Ntvnews.id, Jakarta - Ketua DPP PDI Perjuangan (PDIP) Deddy Yevri Sitorus memastikan kenaikan tarif PPN dari 11% menjadi 12% melalui pengesahan UU Nomor 7 Tahun 2021 tentang Harmonisasi Peraturan Perpajakan (HPP), bukan atas dasar inisiatif Fraksi PDIP DPR RI. Deddy pun menegaskan bahwa PDIP bukan bermaksud menyalahkan pemerintahan Presiden Prabowo Subianto, terkait persoalan itu.
Deddy menuturkan, pembahasan UU tersebut sebelumnya diusulkan oleh pemerintahan Presiden ke-7 RI Joko Widodo (Jokowi). Kala itu, PDIP sebagai fraksi yang terlibat dalam pembahasan, ditunjuk sebagai ketua panitia kerja (panja).
"Jadi salah alamat kalau dibilang inisiatornya PDI Perjuangan, karena yang mengusulkan kenaikan itu adalah pemerintah (era Presiden Jokowi) dan melalui Kementerian Keuangan," ujar Deddy, Senin, 23 Desember 2024.
Deddy memaparkan, ketika itu UU tersebut disetujui dengan asumsi bahwa kondisi ekonomi Indonesia dan global dalam kondisi yang baik. Tapi, lanjut Deddy, seiring perjalannya waktu, ada sejumlah kondisi yang membuat banyak pihak, termasuk PDIP meminta untuk dikaji ulang penerapan kenaikan PPN menjadi 12%.

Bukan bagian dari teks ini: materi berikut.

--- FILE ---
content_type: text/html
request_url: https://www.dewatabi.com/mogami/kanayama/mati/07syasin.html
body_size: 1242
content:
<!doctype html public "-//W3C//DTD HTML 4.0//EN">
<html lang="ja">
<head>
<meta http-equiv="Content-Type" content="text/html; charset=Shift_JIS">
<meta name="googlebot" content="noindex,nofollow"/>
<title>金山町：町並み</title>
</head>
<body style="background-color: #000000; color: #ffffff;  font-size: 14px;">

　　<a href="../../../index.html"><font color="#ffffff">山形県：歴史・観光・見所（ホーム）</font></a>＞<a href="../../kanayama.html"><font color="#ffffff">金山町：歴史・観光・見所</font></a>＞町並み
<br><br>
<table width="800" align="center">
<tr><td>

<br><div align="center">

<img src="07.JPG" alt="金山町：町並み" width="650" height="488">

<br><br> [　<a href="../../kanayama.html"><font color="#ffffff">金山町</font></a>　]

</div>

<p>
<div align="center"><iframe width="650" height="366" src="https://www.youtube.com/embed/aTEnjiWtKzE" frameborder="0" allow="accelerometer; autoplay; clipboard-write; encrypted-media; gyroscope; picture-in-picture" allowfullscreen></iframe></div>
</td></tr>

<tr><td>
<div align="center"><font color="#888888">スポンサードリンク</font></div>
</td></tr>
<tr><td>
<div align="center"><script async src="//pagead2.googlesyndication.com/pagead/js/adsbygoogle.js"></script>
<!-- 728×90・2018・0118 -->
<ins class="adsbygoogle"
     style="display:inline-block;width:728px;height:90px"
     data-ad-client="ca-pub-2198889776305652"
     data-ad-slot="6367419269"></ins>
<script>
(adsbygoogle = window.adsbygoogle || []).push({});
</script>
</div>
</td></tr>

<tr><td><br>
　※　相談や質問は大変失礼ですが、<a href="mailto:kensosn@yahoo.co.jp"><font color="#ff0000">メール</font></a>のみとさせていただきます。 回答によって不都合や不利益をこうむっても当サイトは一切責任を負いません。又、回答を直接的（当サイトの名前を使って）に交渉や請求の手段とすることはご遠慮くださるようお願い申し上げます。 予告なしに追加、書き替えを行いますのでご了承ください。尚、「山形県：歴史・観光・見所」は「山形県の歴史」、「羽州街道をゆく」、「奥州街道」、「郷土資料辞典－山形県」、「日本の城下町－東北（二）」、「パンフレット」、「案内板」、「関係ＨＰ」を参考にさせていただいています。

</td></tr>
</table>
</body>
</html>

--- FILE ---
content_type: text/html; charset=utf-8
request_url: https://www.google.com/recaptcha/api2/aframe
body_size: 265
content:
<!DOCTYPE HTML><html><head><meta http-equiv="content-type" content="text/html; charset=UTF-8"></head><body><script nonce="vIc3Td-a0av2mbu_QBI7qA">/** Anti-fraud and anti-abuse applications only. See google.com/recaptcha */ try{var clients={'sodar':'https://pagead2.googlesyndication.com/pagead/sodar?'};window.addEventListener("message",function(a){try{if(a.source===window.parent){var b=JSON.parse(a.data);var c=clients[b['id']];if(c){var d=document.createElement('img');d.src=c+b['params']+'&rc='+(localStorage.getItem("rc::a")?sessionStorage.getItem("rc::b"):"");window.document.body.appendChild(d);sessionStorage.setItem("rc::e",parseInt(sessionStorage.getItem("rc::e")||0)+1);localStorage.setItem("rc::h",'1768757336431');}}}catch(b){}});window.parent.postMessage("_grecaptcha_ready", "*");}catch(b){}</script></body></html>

Kondisi itu, kata PDIP, seperti daya beli masyarakat yang terpuruk, PHK di sejumlah daerah, hingga nilai tukar rupiah terhadap dollar Amerika Serikat (AS) yang saat ini terus naik.
"Jadi sama sekali bukan menyalahkan pemerintahan Pak Prabowo, bukan, karena memang itu sudah given dari kesepakatan periode sebelumnya," tuturnya.

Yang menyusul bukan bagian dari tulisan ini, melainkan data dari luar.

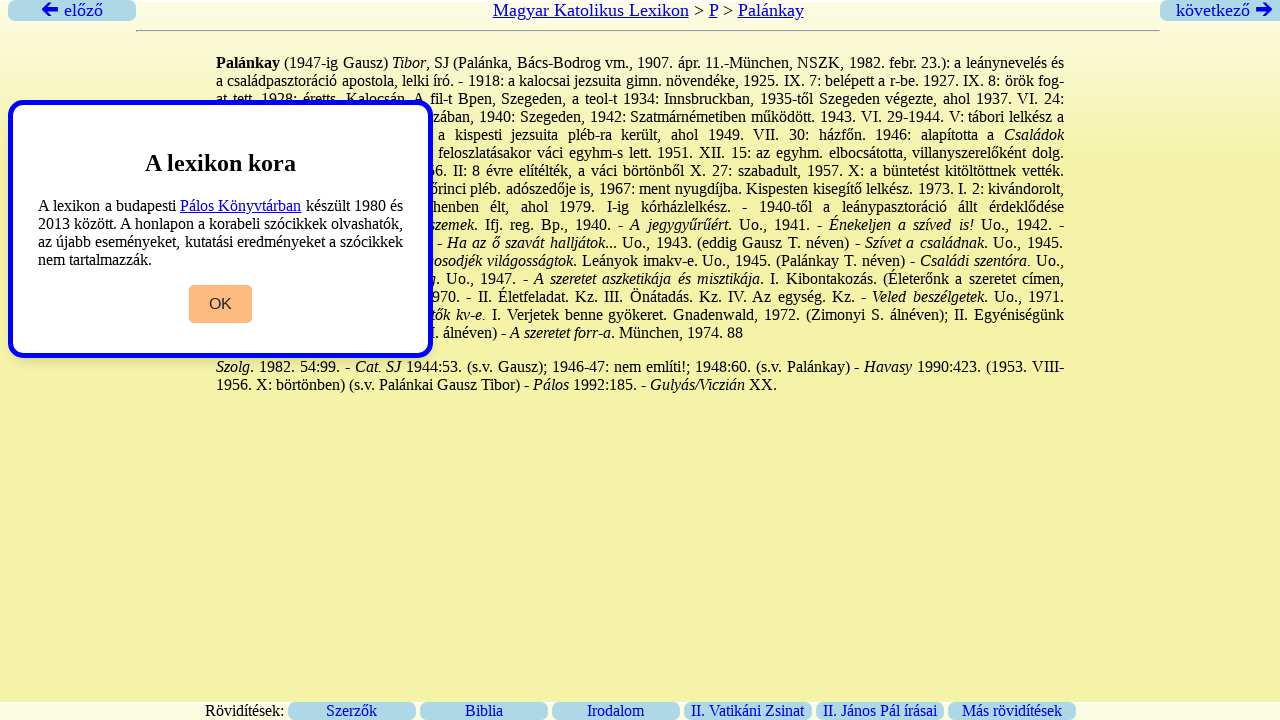

--- FILE ---
content_type: text/html
request_url: https://lexikon.katolikus.hu/P/Pal%C3%A1nkay.html
body_size: 2209
content:
<!DOCTYPE html>
<html xmlns="http://www.w3.org/1999/xhtml">
 <head>
	<title>Palánkay – Magyar Katolikus Lexikon</title>
	<meta http-equiv="content-type" content="text/html; charset=UTF-8" />
	<link rel="stylesheet" type="text/css" href="../lexikon.css" />
 </head>
 <div class="top">
     <a href="../P/Palánka.html" title="Palánka"><div class="arrow left"> &#x1F870; előző</div></a>
     <div class="head">
   
	 <a href="../">Magyar Katolikus Lexikon</a> &gt;
	 <a href="_P_tartalom.html">P</a> &gt;
	 <a href="Palánkay.html">Palánkay</a>
	<hr />
     </div>
     <a href="../P/Palánki.html" title="Palánki"><div class="arrow right">következő &#x1F872;</div></a>
   </div>

   <div class="cont">
   
   <p><strong>Palánkay</strong> (1947-ig Gausz)<em> Tibor</em>, SJ (Palánka, Bács-Bodrog vm., 1907. ápr. 11.-München, NSZK, 1982. febr. 23.): a leánynevelés és a családpasztoráció apostola, lelki író. - 1918: a kalocsai jezsuita gimn. növendéke, 1925. IX. 7: belépett a r-be. 1927. IX. 8: örök fog-at tett, 1928: éretts. Kalocsán. A fil-t Bpen, Szegeden, a teol-t 1934: Innsbruckban, 1935-től Szegeden végezte, ahol 1937. VI. 24: pappá sztelték. 1939: a bpi Manrézában, 1940: Szegeden, 1942: Szatmárnémetiben működött. 1943. VI. 29-1944. V: tábori lelkész a fronton. Szatmárnémetibe, majd a kispesti jezsuita pléb-ra került, ahol 1949. VII. 30: házfőn. 1946: alapította a<em> Családok Szeretetszövetségé</em>t. 1950. IX: a r. feloszlatásakor váci egyhm-s lett. 1951. XII. 15: az egyhm. elbocsátotta, villanyszerelőként dolg. 1955. VIII. 23: letartóztatták, 1956. II: 8 évre elítélték, a váci börtönből X. 27: szabadult, 1957. X: a büntetést kitöltöttnek vették. Ruhagyári munkás. 1959-: a pestlőrinci pléb. adószedője is, 1967: ment nyugdíjba. Kispesten kisegítő lelkész. 1973. I. 2: kivándorolt, Rómában, majd haláláig Münchenben élt, ahol 1979. I-ig kórházlelkész. - 1940-től a leánypasztoráció állt érdeklődése középpontjában. -<em> M: Ragyogó szemek</em>. Ifj. reg. Bp., 1940. -<em> A jegygyűrűért</em>. Uo., 1941. -<em> Énekeljen a szíved is!</em> Uo., 1942. -<em> Boldogasszony édes</em>... Uo., 1943. -<em> Ha az ő szavát halljátok</em>... Uo., 1943. (eddig Gausz T. néven) -<em> Szívet a családnak</em>. Uo., 1945. (Palánkai Gausz T. néven) -<em> Világosodjék világosságtok</em>. Leányok imakv-e. Uo., 1945. (Palánkay T. néven) -<em> Családi szentóra.</em> Uo., 1947. -<em> Két gyűrű egy boldogság</em>. Uo., 1947. -<em> A szeretet aszketikája és misztikája</em>. I. Kibontakozás. (Életerőnk a szeretet címen, Rendesi M. álnéven) Salzburg, 1970. - II. Életfeladat. Kz. III. Önátadás. Kz. IV. Az egység. Kz. -<em> Veled beszélgetek</em>. Uo., 1971. (Rendesi M. álnéven) -<em> Lelkivezetők kv-e.</em> I. Verjetek benne gyökeret. Gnadenwald, 1972. (Zimonyi S. álnéven); II. Egyéniségünk kibontása. Linz, 1976. (Rendesi M. álnéven) -<em> A szeretet forr-a</em>. München, 1974.	88</p>
   <p><em>Szolg</em>. 1982. 54:99. -<em> Cat. SJ</em> 1944:53. (s.v. Gausz); 1946-47: nem említi!; 1948:60. (s.v. Palánkay) -<em> Havasy </em>1990:423. (1953. VIII-1956. X: börtönben) (s.v. Palánkai Gausz Tibor) -<em> Pálos</em> 1992:185. -<em> Gulyás/Viczián </em>XX.</p>
   <p></p>

 </div>

       <div class="wrapper">
	   <div class="hint">
	       <h2>A lexikon kora</h2>
	       <p>
		   A lexikon a budapesti <a href="https://paloskonyvtar.katolikus.hu">Pálos Könyvtárban</a> készült 1980 és 2013
		   között. A honlapon a korabeli szócikkek olvashatók, az újabb
		   eseményeket, kutatási eredményeket a szócikkek nem tartalmazzák.
	       </p>
	       <div class="buttons">
		   <button class="item">OK</button>
	       </div>
	   </div>
       </div>
       <script src="/js/script.js"></script>

<div class="footer">
Rövidítések:

<a href="../ROVIDITESEK/SZERZO.HTML" target="_blank"><div class="f1">   Szerzők </div></a>
<a href="../ROVIDITESEK/BIBLIA.HTML" target="_blank"><div class="f1"> Biblia </div></a>
<a href="../ROVIDITESEK/IRODALOM.HTML" target="_blank"><div class="f1"> Irodalom </div></a>
<a href="../ROVIDITESEK/ZSINAT.HTML" target="_blank"><div class="f1"> II. Vatikáni Zsinat </div></a>
<a href="../ROVIDITESEK/JANOSPAL.HTML" target="_blank"><div class="f1"> II. János Pál írásai </div></a>
<a href="../ROVIDITESEK/CIKK.HTML" target="_blank"><div class="f1"> Más rövidítések </div></a>

</div>

</body>
</html>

Deddy mengatakan, sikap fraksinya terhadap kenaikan PPN 12% ini hanya meminta pemerintah untuk mengkaji ulang dengan mempertimbangkan kondisi ekonomi masyarakat saat ini. Permintaan itu, bukan berarti PDIP menolaknya.
"Kita minta mengkaji ulang apakah tahun depan itu sudah pantas kita berlakukan pada saat kondisi ekonomi kita tidak sedang baik-baik saja. Kita minta itu mengkaji," jelas dia.

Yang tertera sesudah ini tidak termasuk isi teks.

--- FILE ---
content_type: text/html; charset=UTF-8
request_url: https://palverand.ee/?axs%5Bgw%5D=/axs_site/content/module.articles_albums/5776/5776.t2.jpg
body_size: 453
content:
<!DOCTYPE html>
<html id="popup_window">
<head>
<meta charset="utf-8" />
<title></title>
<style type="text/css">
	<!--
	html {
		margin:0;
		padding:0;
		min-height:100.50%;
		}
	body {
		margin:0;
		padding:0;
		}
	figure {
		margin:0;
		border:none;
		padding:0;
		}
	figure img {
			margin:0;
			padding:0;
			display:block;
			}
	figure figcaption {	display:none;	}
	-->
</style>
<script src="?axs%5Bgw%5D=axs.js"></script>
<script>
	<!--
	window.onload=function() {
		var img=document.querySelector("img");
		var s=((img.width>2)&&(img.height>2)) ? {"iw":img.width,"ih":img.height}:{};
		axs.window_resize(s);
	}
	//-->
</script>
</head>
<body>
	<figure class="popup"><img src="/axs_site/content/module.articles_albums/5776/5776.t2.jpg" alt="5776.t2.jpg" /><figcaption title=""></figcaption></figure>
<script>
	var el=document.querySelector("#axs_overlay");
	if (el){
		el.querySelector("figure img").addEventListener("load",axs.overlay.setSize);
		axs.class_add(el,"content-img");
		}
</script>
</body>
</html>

Fraksi PDIP, kata Deddy, hanya tidak ingin ada persoalan baru yang dihadapi pemerintahan Prabowo imbas kenaikan PPN 12% ini.
"Jadi itu bukan bermaksud menyalahkan Pak Prabowo tetapi minta supaya dikaji dengan baik, apakah betul-betul itu menjadi jawaban dan tidak menimbulkan persoalan-persoalan baru," kata anggota Komisi II DPR RI itu.
"Tapi kalau pemerintah percaya diri itu tidak akan menyengsarakan rakyat silahkan terus, kan tugas kita untuk melihat bagaimana kondisi," sambungnya.